On 8 Nov 2013, at 9:44 pm, Jorge Amodio <[log in to unmask]> wrote:


Yes we should get ready for an alien invasion and for when they take over the root zone.

Part of my point is that ICANN does more than simply run the root zone. We do a lot of things. Pervasive surveillance is a factor in many of them. I've heard it discussed, as a genuine policy concern, in some issues already - for example, in discussions about the proposals for replace WHOIS from the EWG. It should feature in discussion of proxy and privacy services as well - WG just announced.

BTW I'd be more worried about the massive data collection of corporations without ANY oversight and much less security and privacy for your data, this is a MUCH bigger problem than the NSA surveillance.

For a start, simply because a bigger problem exists, does not mean the first is not. 
But for another, corporate data collection 

Also critical is for example the harassment and persecution of people with a dissent opinion in places like China.

Absolutely. And surveillance is not restricted to the NSA - if he help protect people from the NSA and its allies, we help protect them from other state based surveillance as well. 

DNSSEC does no provide any other solution besides a certification that you are getting an authoritative and legit response to your queries.

DNSSEC is the underlying technology of DANE, which is a technology that can replace Certificate Authorities as trust anchors for encryption, which in turn helps mitigate problems of state subversion of CAs to eavesdrop on allegedly secure https streams. 


There has been in the past many proposals and developments for strong encryption and more robustness and support for security, but the industry and providers didn't consider the extra load and investment necessary, and the problem here is not the NSA sniffing traffic.

One reason why industry was not keen on strong crypto everywhere was the lack of a pervasive surveillance threat.
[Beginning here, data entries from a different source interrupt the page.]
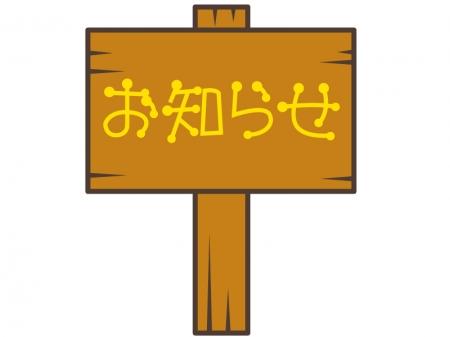 【2019年休館日のお知らせ】7月8日(月)~12日(金)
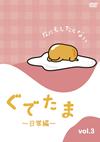 ぐでたま〜日常編〜 Vol.3 [DVD]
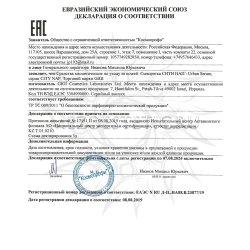 Декларация соответствия на Urban Serum City Nap GiGi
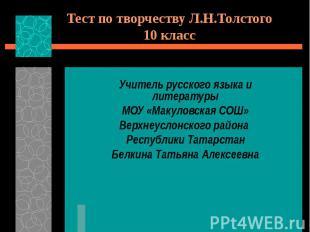 Тест по творчеству Л.Н.Толстого 10 класс Учитель русского языка и литературы МОУ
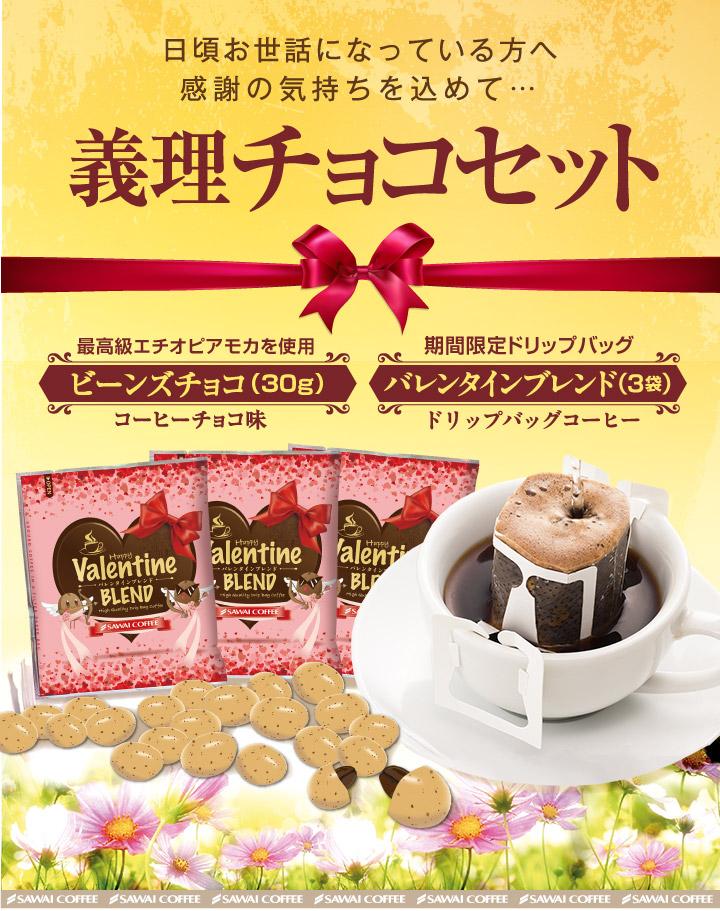 義理チョコセット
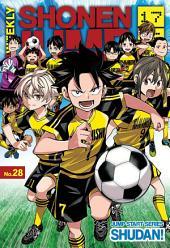 Weekly Shonen Jump 06/12/2017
Now we have a pervasive surveillance threat. Reports out of ie IETF currently seem to indicate there is a distinct change of mood about the importance of crypto everywhere. 


There is no absolute security on any system, you can implement the strongest encryption and security methods and exploits will always look for the weakest link, that in many cases has been proven to be the human factor. As I said before, it only takes a badly paid technician or a corrupt government official, and you can add a disgruntled employe with a dissenting opinion, which Snowden is a vivid case, to break the highest levels of security we can imagine.
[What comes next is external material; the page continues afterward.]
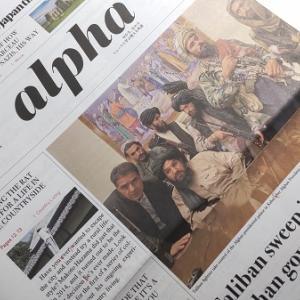 The Japan Times Alpha 21.08.27 [八つ当たりする、きわどい、どういうわけか]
Sure, but if we are specifically trying to defeat pervasive, ubiquitous surveillance, then it is enough to make it more difficult by an order of magnitude or too - and I think that is genuinely achievable. Surveillance will still exist, but if it becomes difficult enough that it requires either serious corruption, or warrants, then we will have made a big difference. 

Regards

David


-Jorge

On Nov 8, 2013, at 7:19 AM, David Cake <[log in to unmask]> wrote:


On 8 Nov 2013, at 5:18 pm, Andrei Barburas <[log in to unmask]> wrote:
None of you can tell me that they are surprised and/or outraged by the fact that governments spy on their own people. That's what SECRET services do; that's why they were founded and that's their mission.
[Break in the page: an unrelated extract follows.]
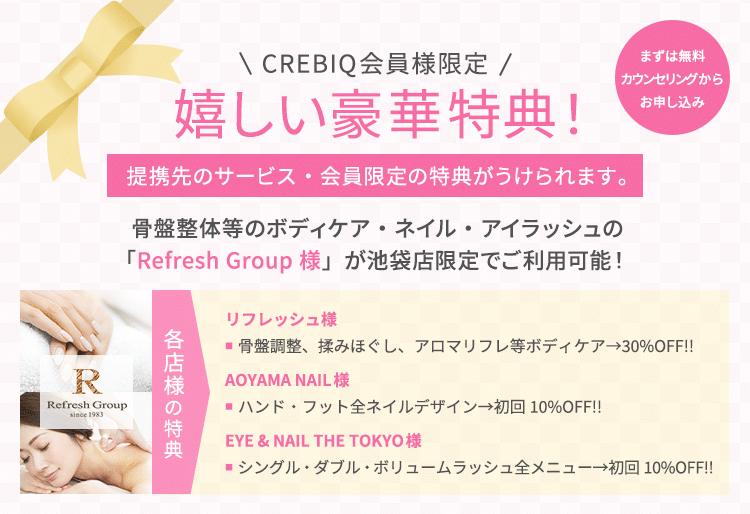RefreshGroup様提携バナー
Scale matters. There is a very big difference between spying on some people, and spying on all of them. While I believe in privacy, I accept that governments will, on occasion, present what seems, at least from the govt point of view, a compelling reason to invade that privacy - which is a roundabout way of saying that I can live with warrants, and authorised covert surveillance of certain targets. 
I find the argument that 'we all knew governments spied, so the Snowden revelations don't matter' bemusing. It seems to me to be similar to saying 'we know criminal gangs exist, so we shouldn't be surprised to find them running the state, without interference from police or government'. Scale and pervasiveness matter. 
And the scale changes the problem we need to solve in the Internet governance world. If some people are surveilled, it would be enough to have provided the tools for them to counter-surveillance. If virtually everyone is surveilled illegally all the time, then we need to ensure that counter-surveillance is provided to everyone, all the time. 
It is certainly true that this may not obviously be an issue of prime concern to ICANN (and thus by extension, NCSG). But the threat of surveillance should be something we now consider as part of practically every technical decision we make. DNSSEC may prove to be an important trust anchor for cryptography, avoiding problems related to CAs. We need to ensure that many of our standard, routine, protocols have crypto baked in (now that we have seen that the surveillance state agencies will intercept both bulk data transfer (as often takes place between eg registries and escrow), and highly privileged information). There may not be a single huge issue that arises from the Snowden leaks - but it should change the way we think about illegal surveillance, and how it figures into our decision making throughout.